She, now your wife, is not a "dog person" - still I welcomed her into

our home, tried to show her affection, and obeyed her. I was happy

because you were happy. Then the human babies came along and I shared

your excitement. I was fascinated by their pinkness, how they smelled,

and I wanted to mother them, too. Only she and you worried that I might

hurt them, and I spent most of my time banished to another room, or to a

dog crate. Oh, how I wanted to love them, but I became a "prisoner of

love."

As they began to grow, I became their friend. They clung to my fur and

pulled themselves up on wobbly legs, poked fingers in my eyes,

investigated my ears, and gave me kisses on my nose.
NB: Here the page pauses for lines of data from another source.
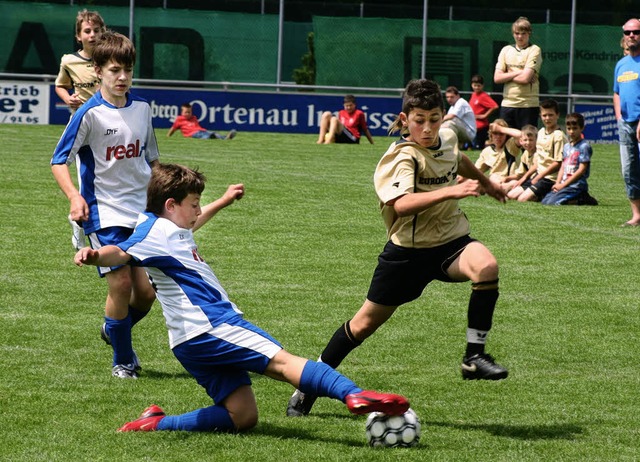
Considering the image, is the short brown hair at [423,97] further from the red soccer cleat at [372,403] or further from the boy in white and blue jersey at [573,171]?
the boy in white and blue jersey at [573,171]

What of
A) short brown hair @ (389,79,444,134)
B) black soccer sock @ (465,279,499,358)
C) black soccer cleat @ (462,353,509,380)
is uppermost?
short brown hair @ (389,79,444,134)

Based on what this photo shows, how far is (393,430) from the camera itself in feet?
15.7

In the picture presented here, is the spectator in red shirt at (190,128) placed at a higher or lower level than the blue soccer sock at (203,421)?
higher

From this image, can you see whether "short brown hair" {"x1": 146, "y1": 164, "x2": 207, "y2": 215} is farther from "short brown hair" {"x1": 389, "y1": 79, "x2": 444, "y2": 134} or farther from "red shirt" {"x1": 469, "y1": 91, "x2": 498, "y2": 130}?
"red shirt" {"x1": 469, "y1": 91, "x2": 498, "y2": 130}

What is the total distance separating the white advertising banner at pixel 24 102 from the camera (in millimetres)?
25328

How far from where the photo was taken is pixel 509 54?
17828mm

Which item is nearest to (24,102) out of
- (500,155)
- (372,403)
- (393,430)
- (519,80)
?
(519,80)

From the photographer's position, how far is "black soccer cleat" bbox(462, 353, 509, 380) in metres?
5.12

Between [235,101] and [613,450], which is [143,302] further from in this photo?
[235,101]

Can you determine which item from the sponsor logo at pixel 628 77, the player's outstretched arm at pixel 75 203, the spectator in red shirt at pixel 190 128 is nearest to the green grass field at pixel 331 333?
the player's outstretched arm at pixel 75 203

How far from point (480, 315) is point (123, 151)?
226 cm

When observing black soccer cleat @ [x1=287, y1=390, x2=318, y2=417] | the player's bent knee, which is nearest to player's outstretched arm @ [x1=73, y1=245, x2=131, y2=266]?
the player's bent knee

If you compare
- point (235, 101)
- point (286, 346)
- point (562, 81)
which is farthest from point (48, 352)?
point (562, 81)

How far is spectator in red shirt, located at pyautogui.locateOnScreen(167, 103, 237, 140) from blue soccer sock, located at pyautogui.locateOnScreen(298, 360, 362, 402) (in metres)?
19.2
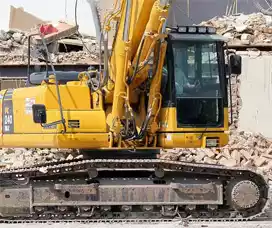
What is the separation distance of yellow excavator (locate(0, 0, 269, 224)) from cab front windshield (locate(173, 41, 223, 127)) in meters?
0.01

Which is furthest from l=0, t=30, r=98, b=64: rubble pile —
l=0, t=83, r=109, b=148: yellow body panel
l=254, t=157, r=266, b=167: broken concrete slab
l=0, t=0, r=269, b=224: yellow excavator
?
l=0, t=0, r=269, b=224: yellow excavator

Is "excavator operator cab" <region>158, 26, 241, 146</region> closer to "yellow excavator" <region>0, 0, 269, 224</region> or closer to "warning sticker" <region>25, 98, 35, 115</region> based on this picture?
"yellow excavator" <region>0, 0, 269, 224</region>

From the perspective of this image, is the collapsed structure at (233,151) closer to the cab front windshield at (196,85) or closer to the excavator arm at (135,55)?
the cab front windshield at (196,85)

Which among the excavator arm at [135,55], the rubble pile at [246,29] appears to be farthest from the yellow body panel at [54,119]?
the rubble pile at [246,29]

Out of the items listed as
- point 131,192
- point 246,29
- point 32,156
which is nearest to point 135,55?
point 131,192

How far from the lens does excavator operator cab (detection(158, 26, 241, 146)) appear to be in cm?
887

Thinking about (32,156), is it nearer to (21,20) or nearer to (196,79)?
(196,79)

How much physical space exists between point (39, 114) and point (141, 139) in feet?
4.86

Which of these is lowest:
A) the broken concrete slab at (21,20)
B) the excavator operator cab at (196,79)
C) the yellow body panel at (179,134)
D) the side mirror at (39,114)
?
the yellow body panel at (179,134)

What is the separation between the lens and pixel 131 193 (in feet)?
28.8

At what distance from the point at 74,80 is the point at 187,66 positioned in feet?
6.33

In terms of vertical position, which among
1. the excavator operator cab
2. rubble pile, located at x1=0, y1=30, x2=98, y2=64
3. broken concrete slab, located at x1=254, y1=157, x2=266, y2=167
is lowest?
broken concrete slab, located at x1=254, y1=157, x2=266, y2=167

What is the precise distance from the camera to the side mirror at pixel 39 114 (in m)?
8.64

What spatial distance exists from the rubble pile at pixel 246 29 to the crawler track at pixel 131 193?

I loved everything

about them and their touch - because your touch was now so infrequent -

and I would have defended them with my life if need be.

I would sneak into their beds and listen to their worries and secret

dreams, and together we waited for the sound of your car in the

driveway. There had been a time, when others asked you if you had a dog,

that you produced a photo of me from your wallet and told them stories

about me. These past few years, you just answered "yes" and changed the

subject. I had gone from being "your dog" to "just a dog," and you

resented every expenditure on my behalf.

Now, you have a new career opportunity in another city, and you and they

will be moving to an apartment that does not allow pets. You've made the

right decision for your "family," but there was a time when I was your

only family.

I was excited about the car ride until we arrived at the animal shelter.

It smelled of dogs and cats, of fear, of hopelessness. You filled out

the paperwork and said "I know you will find a good home for her." They

shrugged and gave you a pained look. They understand the realities

facing a middle-aged dog, even one with "papers." You had to pry your

son's fingers loose from my collar as he screamed "No, Daddy! Please

don't let them take my dog!" And I worried for him, and what lessons you

had just taught him about friendship and loyalty, about love and

responsibility, and about respect for all life. You gave me a goodbye

pat on the head, avoided my eyes, and politely refused to take my collar

and leash with you. You had a deadline to meet and now I have one, too.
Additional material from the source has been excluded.